What these efforts have in common is the trend away from hand-crafted tokens and toward native byte/character inputs. This trajectory isn’t just academic; it carries practical significance for product builders. It means future models could handle any language or format you throw at them, out of the box. It means fewer engineering hours spent maintaining custom tokenization pipelines for every new market or data type. And it could mean more robust systems – ones that don’t freak out at an out-of-vocab token or need patchy fixes for every odd corner case. In short, as a product leader, you might soon be able to treat text as just data, and let the model deal with the raw bytes. That opens up a kind of simplicity on the far side of complexity – a chance to focus on higher-level problems because the low-level text processing is finally taken care of.
Beyond Attention: New Architectures to Slay Old Bottlenecks
Dropping tokenization is one side of the coin. The other side is evolving the model architecture itself. After all, if you feed a billion-byte text into a Transformer, you still face the compute bottleneck. So researchers have been busy rethinking how models can handle long sequences and complex inputs more efficiently. This is leading to some inventive architectural trends, which are worth watching if you’re charting a product roadmap.
One approach we touched on is patching – used by BLT and MEGABYTE. This is essentially patch-based inference for text, akin to how vision transformers use image patches. By chunking a long sequence into patches and processing hierarchically, the model avoids blowing up its internal workload. BLT’s twist of dynamic patch sizing (entropy-based) is especially interesting: it’s a form of adaptive computation, allocating resources where needed. That means if your input has a lot of fluff (say, repetitive spaces or easy boilerplate), the model doesn’t waste cycles on it. But if suddenly a DNA sequence or code snippet appears (high entropy, unfamiliar pattern), the model zooms in and spends more compute there. From a systems perspective, this is beautiful – it’s an AI doing resource allocation on the fly, rather than treating every input token equally.
Another trend is dynamic token pooling. Traditionally, Transformers process all tokens at all layers, which is overkill if some tokens are redundant. Dynamic pooling mechanisms attempt to shorten the sequence as it flows through the network. For example, a model might learn to merge or drop less important tokens after the first few layers, reducing the length for deeper layers. Recent research showed that a Transformer with dynamic token pooling can jointly segment and model language, achieving faster and more accurate results than vanilla Transformers within the same compute budget. Essentially, the model itself learns how to compress the text representation as it goes, instead of relying on a fixed tokenizer or a naive pooling like “take every 4 tokens”. This joint segmentation+modeling approach blurs the line between “tokenization” and “modeling” – they happen together, dynamically. For product folks, it hints at models that are more efficient and possibly more interpretable (imagine seeing which parts of a document the model deemed worth “zooming in” on or merging).

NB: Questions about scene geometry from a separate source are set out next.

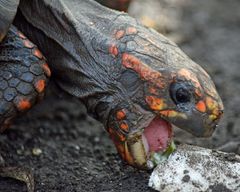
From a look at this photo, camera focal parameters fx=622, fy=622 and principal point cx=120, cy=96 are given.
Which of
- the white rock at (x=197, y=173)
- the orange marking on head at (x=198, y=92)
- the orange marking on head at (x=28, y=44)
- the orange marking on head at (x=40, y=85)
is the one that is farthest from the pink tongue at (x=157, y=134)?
the orange marking on head at (x=28, y=44)

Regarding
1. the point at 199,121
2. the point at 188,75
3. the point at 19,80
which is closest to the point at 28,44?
the point at 19,80

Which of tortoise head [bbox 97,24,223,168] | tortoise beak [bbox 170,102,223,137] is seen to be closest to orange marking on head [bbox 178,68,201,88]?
tortoise head [bbox 97,24,223,168]

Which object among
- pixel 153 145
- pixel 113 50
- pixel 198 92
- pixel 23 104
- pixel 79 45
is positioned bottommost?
pixel 23 104

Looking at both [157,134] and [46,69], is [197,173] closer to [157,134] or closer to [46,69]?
[157,134]

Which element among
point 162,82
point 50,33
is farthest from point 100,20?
point 162,82

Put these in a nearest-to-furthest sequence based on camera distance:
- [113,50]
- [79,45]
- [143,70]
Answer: [143,70], [113,50], [79,45]

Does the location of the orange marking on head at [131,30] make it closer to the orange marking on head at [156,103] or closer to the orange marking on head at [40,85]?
the orange marking on head at [156,103]

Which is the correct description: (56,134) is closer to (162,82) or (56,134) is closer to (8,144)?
(8,144)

And we can’t forget the state-space model (SSM) path, as exemplified by MambaByte. SSMs like S4 sprung from outside NLP – a new way to handle sequences using linear dynamical systems principles. What makes them special is that, unlike attention, their memory cost doesn’t balloon with sequence length. An SSM can, in theory, handle an arbitrarily long input with fixed computational footprint, because it processes the sequence through a recurrence with a fixed state vector size (using a lot of clever math to do so fast). We’re still in early days of seeing SSMs compete with Transformers in pure performance, but their success in token-free modeling is a proof-of-concept that alternative architectures can overcome some Transformer bottlenecks. They might be more resistant to very long sequences or allow streaming data processing in ways Transformers struggle with. For AI product strategy, it means the space of viable model architectures is widening – and if your use case involves very long data streams (say, logging data, genomics, long videos, etc.), keep an eye on these alternatives.
All these innovations – patches, dynamic pooling, SSMs – are converging toward a common goal: breaking the trade-off between input length and performance. We want models that can read more, and read it efficiently, without needing us to spoon-feed them with pre-digested tokens or to prune context manually. It’s a thrilling area where fundamental research meets practical need. As a leader, one of your jobs is to sense when a research idea is nearing a breakout point for real-world impact. Byte-native Transformers and dynamic sequence modeling might be at that point. The next generation of AI products could very well ride on these capabilities, offering users seamless handling of huge, messy, multilingual data – and doing it faster and cheaper than before.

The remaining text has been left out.